Monday, December 03, 2007

conference wrap-up

I finally wanted to get around to posting a review of some of the other presentations I heard while at the Midwest Pop Culture Association conference back in October.

The first presentation I heard was on The Invisibles, and modernism vs. postmodernism, by Terence Wandtke of Judson University, the guy who was chairing all the "postmodernism in comics" panels. As someone who has never read the series, and as someone who isn't really that big of an Invisibles fan, I didn't get all that much out of this presentation, other than it made me finally decide that Invisibles is something I should read. After years of Chad telling me so, of other people telling me it's Morrison's definitive work, he was able to convince me. What really grabbed me was the concept he discussed of words representing reality, that by being forced to learn a certain way to express ourselves with words (by being taught to pray to the demon alphabet) we were being taught to limit the ways we think, brainwashed into creating barriers for our abstract thought. I like that idea, and it intrigued me enough to make me want to pick up the series finally.

Next up was the presentation on Automatic Kafka, by Brandon Riley of Columbia College Chicago. I think he and I were the only ones there who had read the book. He was essentially talking about why the book failed to grab an audience, because it was a bit too critical. He pointed out a lot of cool stuff about the issues, in particular about issue five, the ode to violence in superhero comics and how it works thematically in the issue, even down to the ad choices and placements. He did make a comment about the book's experimental nature, that it was all "stealth but no subtlety." I took issue with this and asked him what he thought of issue four, the Peanuts issue, and he had never made the connection before. So we talked a bit about the Peanuts kids all grown up, echoing the '60s superteam of the book all grown up, which was interesting stuff.

During my presentation I shared the dais with two other interesting presenters. The first of these was William Bradley from Drew University, who presented on the idea of childhood loss in comics (Bill was a pretty cool guy, and we grabbed a drink in the bar that evening). He talked about the concept of the literary orphan, ranging from Little Women to Tarzan, and then applied that to superheroes throughout the ages. He said the superhero can never reach the kind of closure that other literary orphans can, due to the serial nature of comics. But they do their best to try. Batman in the Golden Age has his quest for justice which of course will never be fulfilled, but he also creates an extended family for himself with Robin (and all the others over the years). Meanwhile, Robin is able to get closure by bringing his parents' killers to justice, but then he continued his adventures at Batman's side... for the fun of it. Spiderman in the Silver Age is unable to achieve closure from direct vengeance because of his guilt in Uncle Ben's death. Finally in the modern era new orphaned heroes like Runaways and Invincible ostensibly choose the life of an orphan as a way to rebel against the ways of their villainous parents.
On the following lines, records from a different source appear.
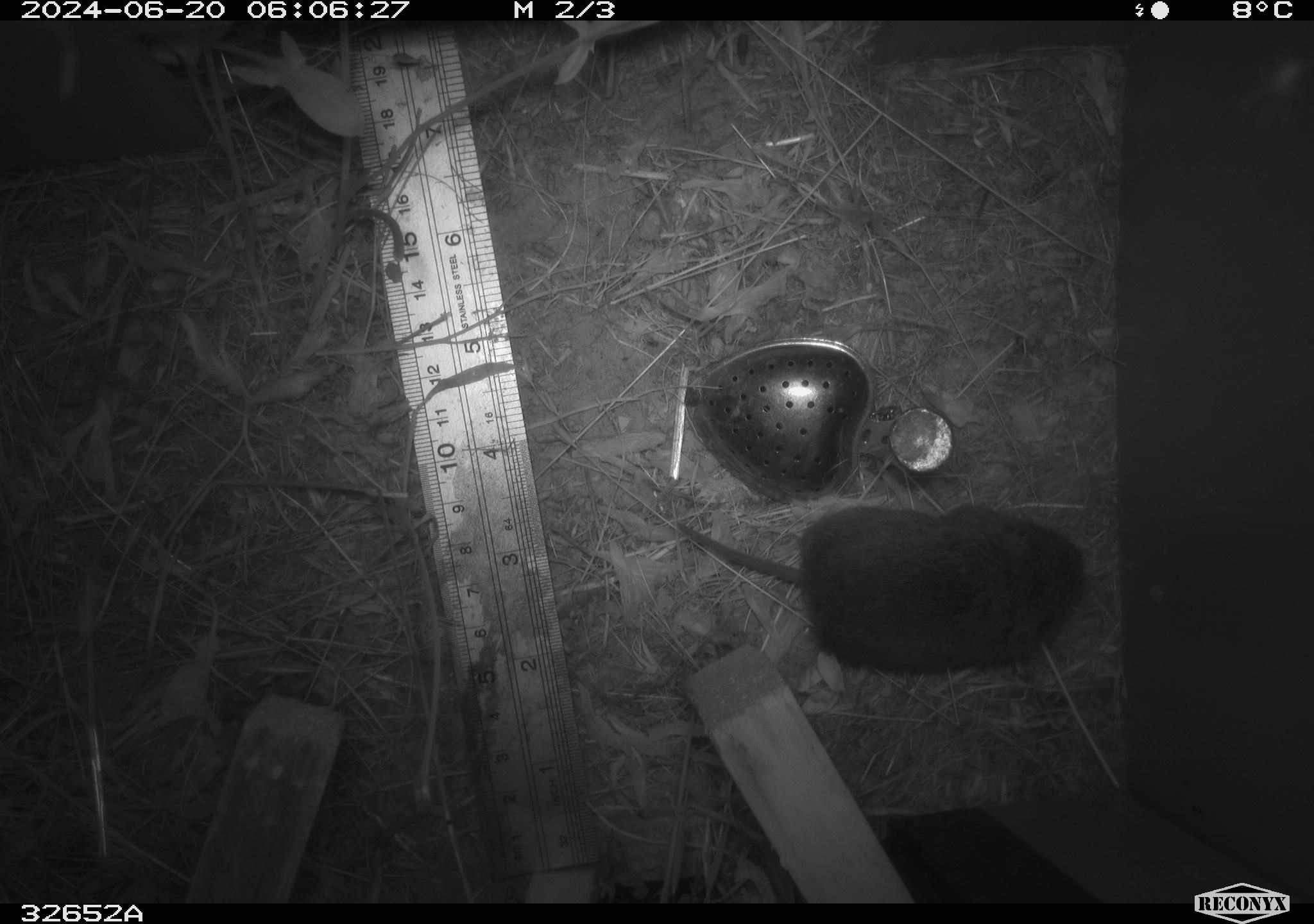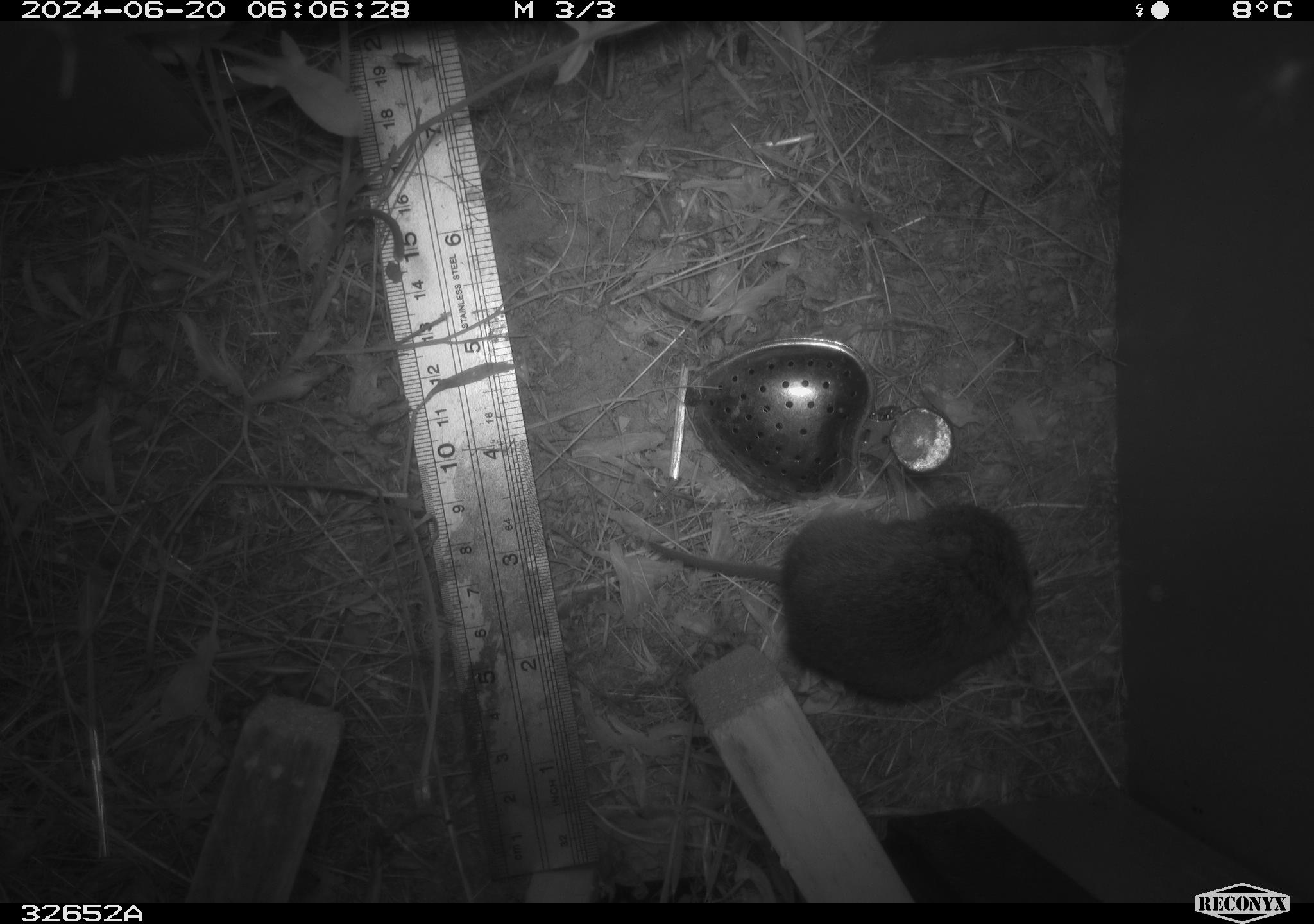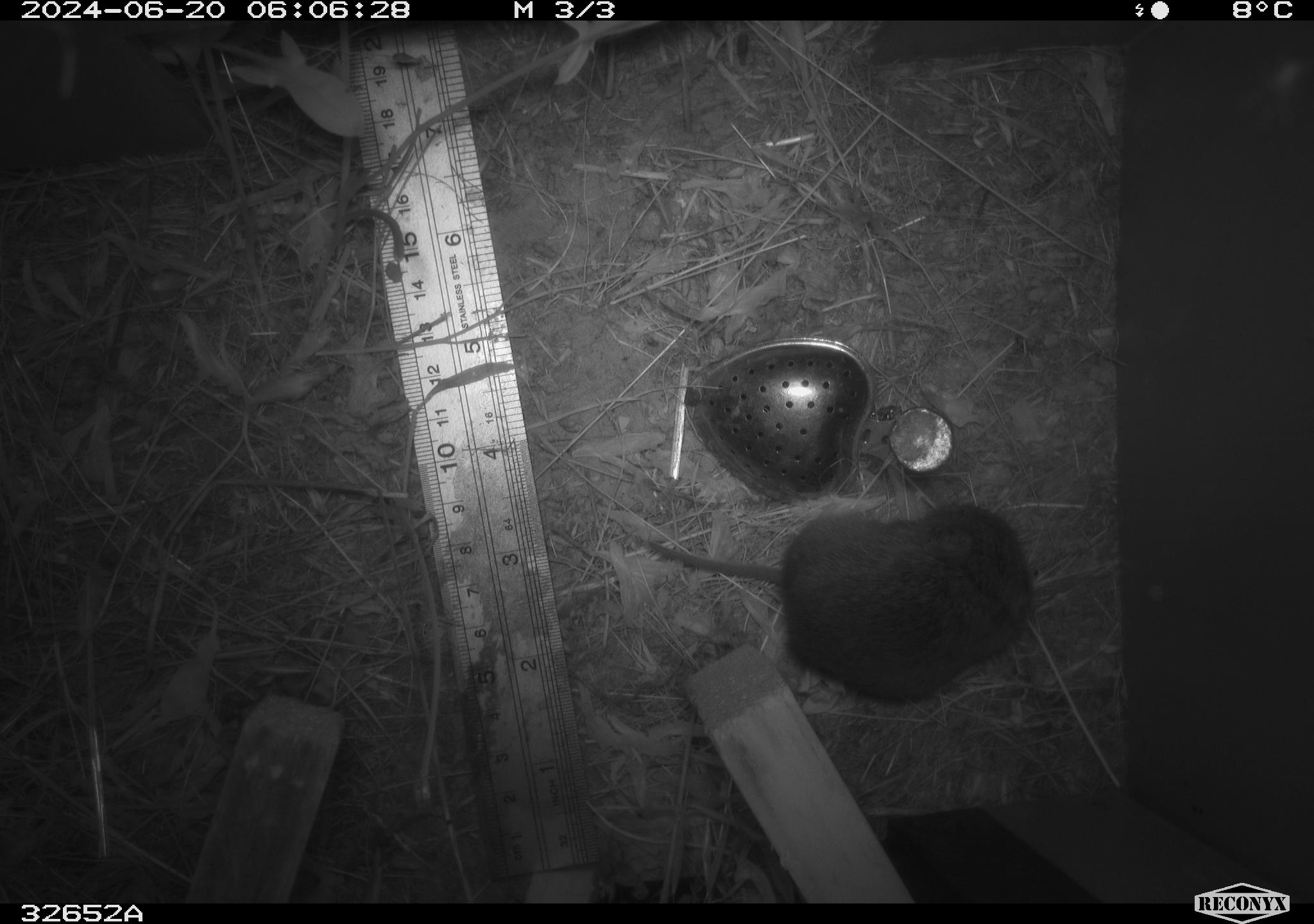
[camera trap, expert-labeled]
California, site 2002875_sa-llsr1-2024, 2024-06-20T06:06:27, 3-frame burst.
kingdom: Animalia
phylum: Chordata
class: Mammalia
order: Rodentia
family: Cricetidae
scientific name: Arvicolinae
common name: voles, lemmings, and muskrats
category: arvicolinae subfamily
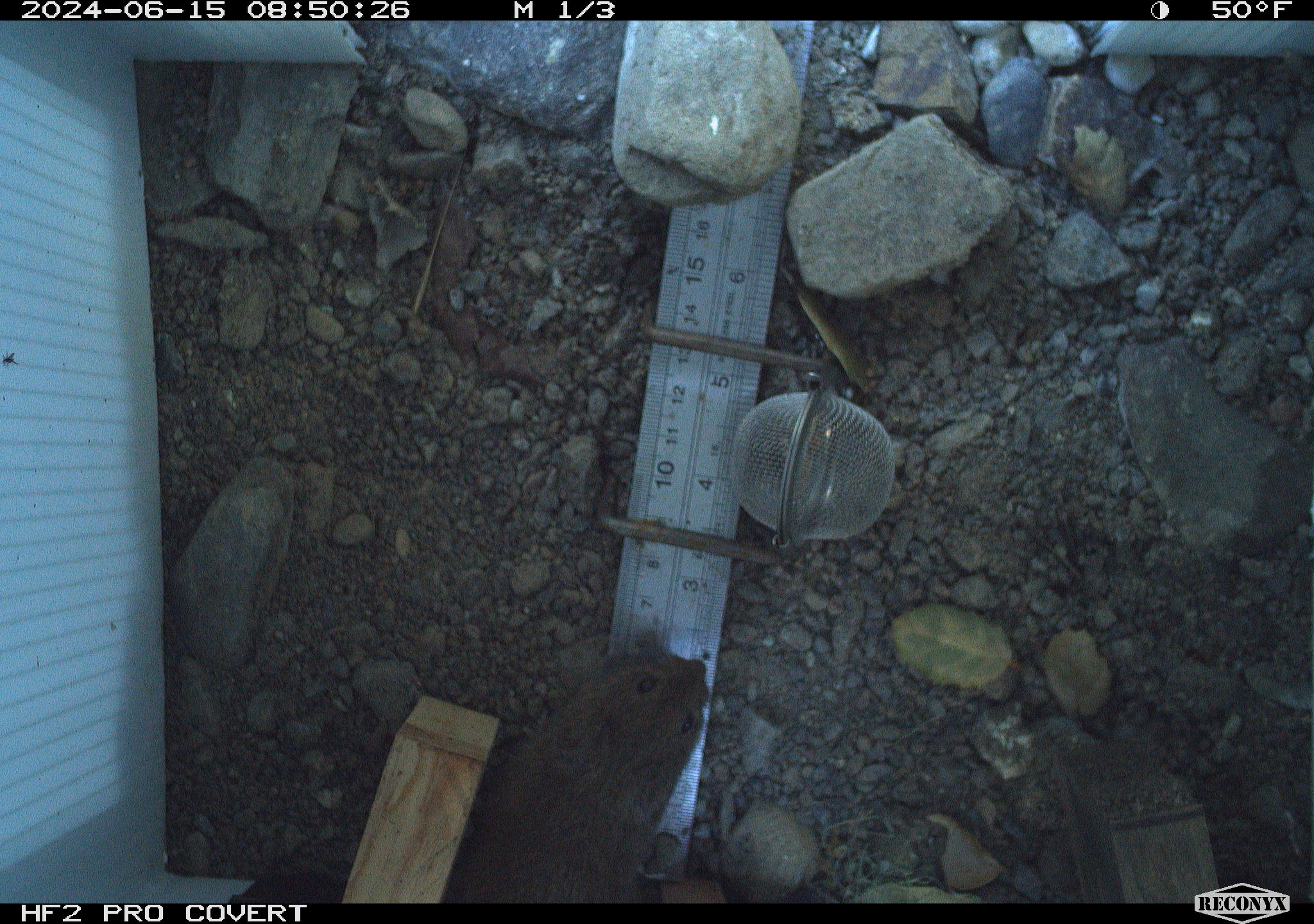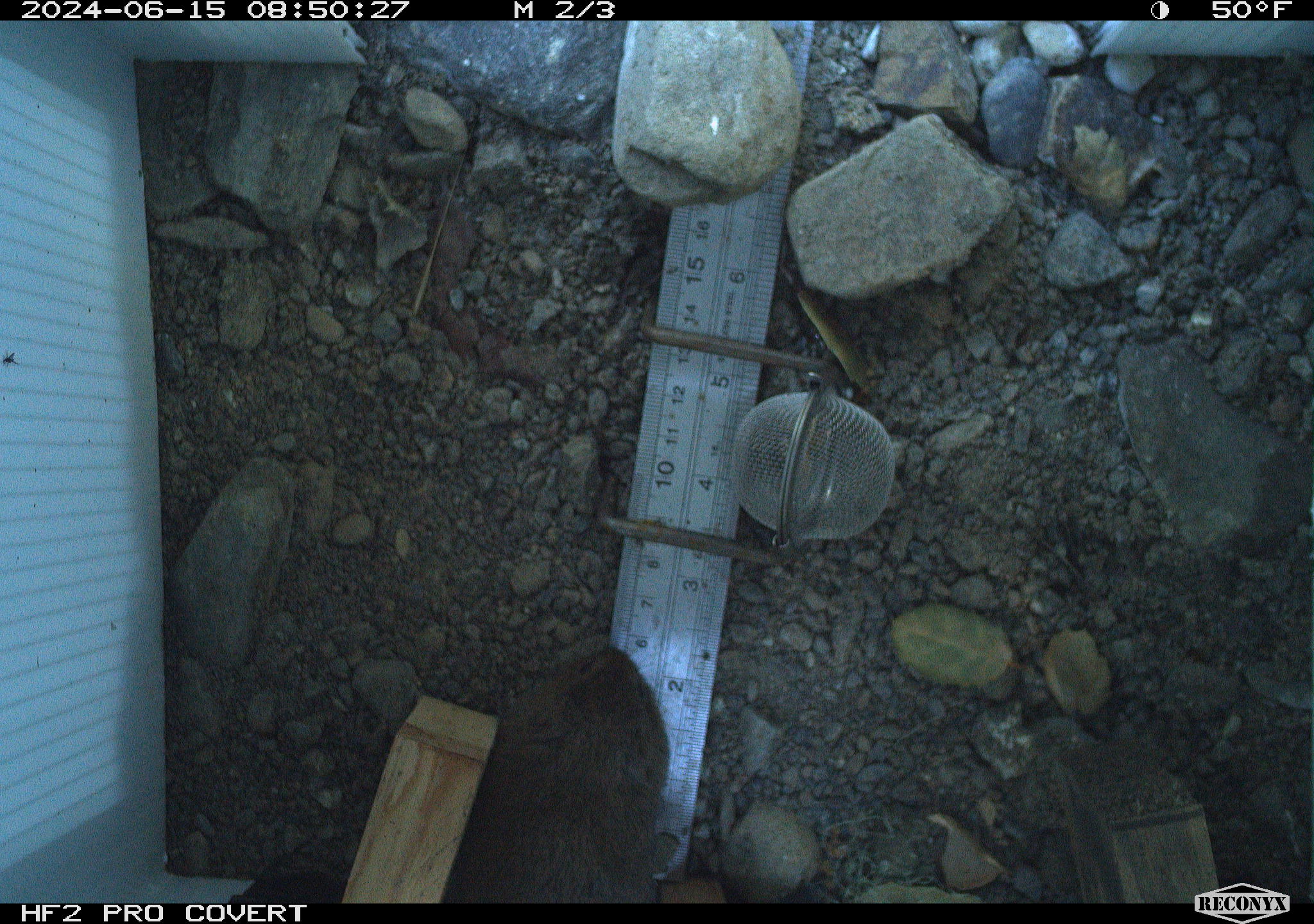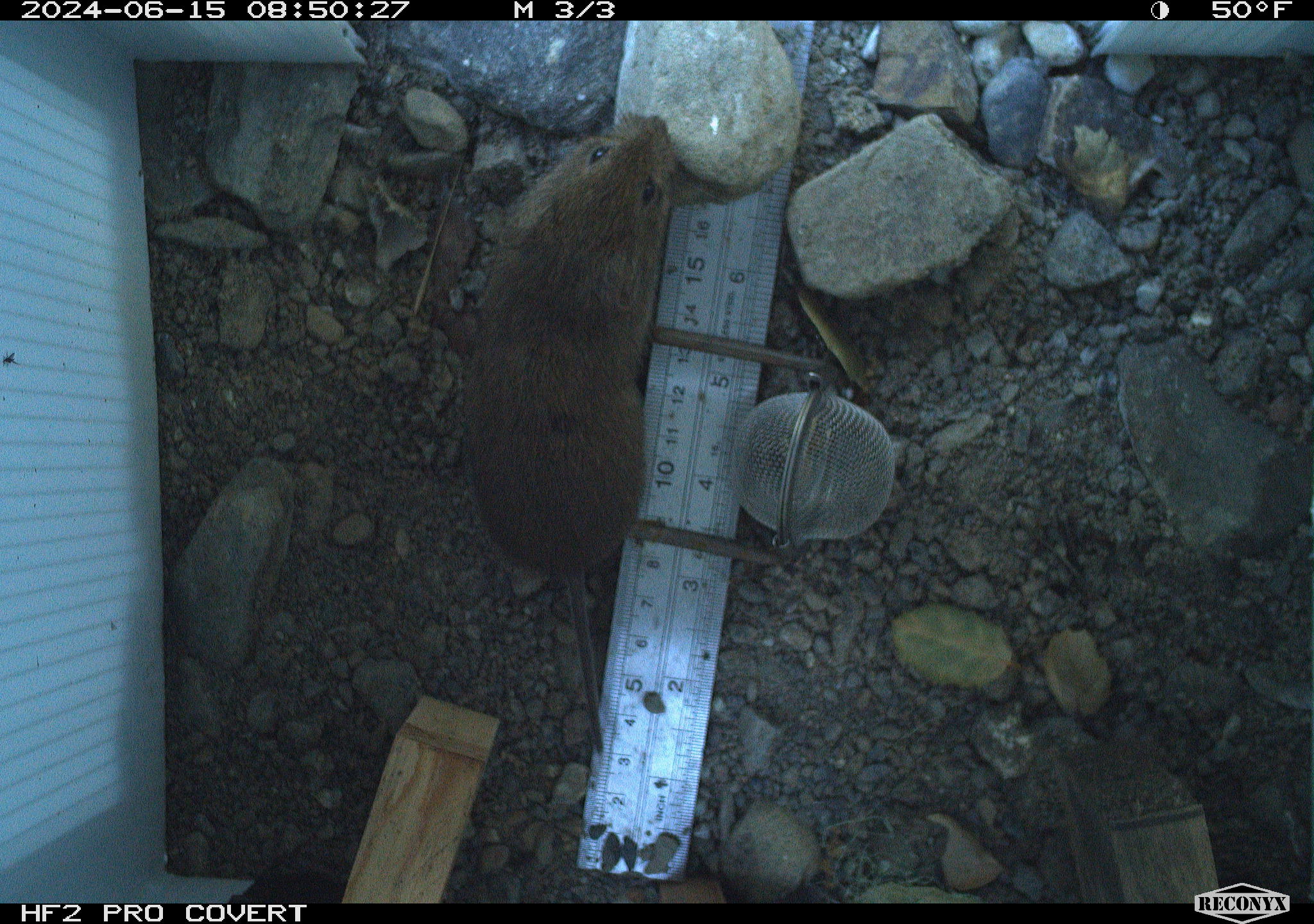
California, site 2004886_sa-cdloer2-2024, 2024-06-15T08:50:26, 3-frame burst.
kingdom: Animalia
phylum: Chordata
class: Mammalia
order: Rodentia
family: Cricetidae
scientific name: Arvicolinae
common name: voles, lemmings, and muskrats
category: arvicolinae subfamily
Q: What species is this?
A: Arvicolinae subfamily (voles, lemmings, and muskrats) (Arvicolinae).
Finally there was J. Richard Stevens of Southern Methodist University, who did an analysis of Ultimate Captain America as a critique of neoconservatism (he had the most polished presentation the whole weekend, with a DVD put together of images he wanted to discuss--the rest of us just brought the issues themselves and passed them around). He analyzed a few different eras for the 616 Cap (the anti-Hitler Cap, the commie smasher, the man out of time, the liberal crusader, the individualist consumer, the superficial icon, the soldier, the renegade civil warrior) before he turned his attention to Ultimate Cap. He stated that, as a man frozen in the '40s and revived in a post-9/11 world, he naturally falls in line with neocon values in his yearning for a simpler time. Yet he is not an idealist; he is a "person of mass destruction," a super-soldier willing to fight any perceived threat to America's safety (or sovereignty). It really added interesting depth to Millar's Ultimates series, I felt.

There were other presentations as well, on Elektra: Assassin, on American Century, on Batman: Nine Lives, and on Daredevil: Wake Up. And while they each were interesting, they didn't intrigue me as much as the ones I listed above.

In other words, I didn't take as many notes in those presentations, and don't remember them as well. But if you want to ask me questions about them (or about the ones I DID discuss), feel free!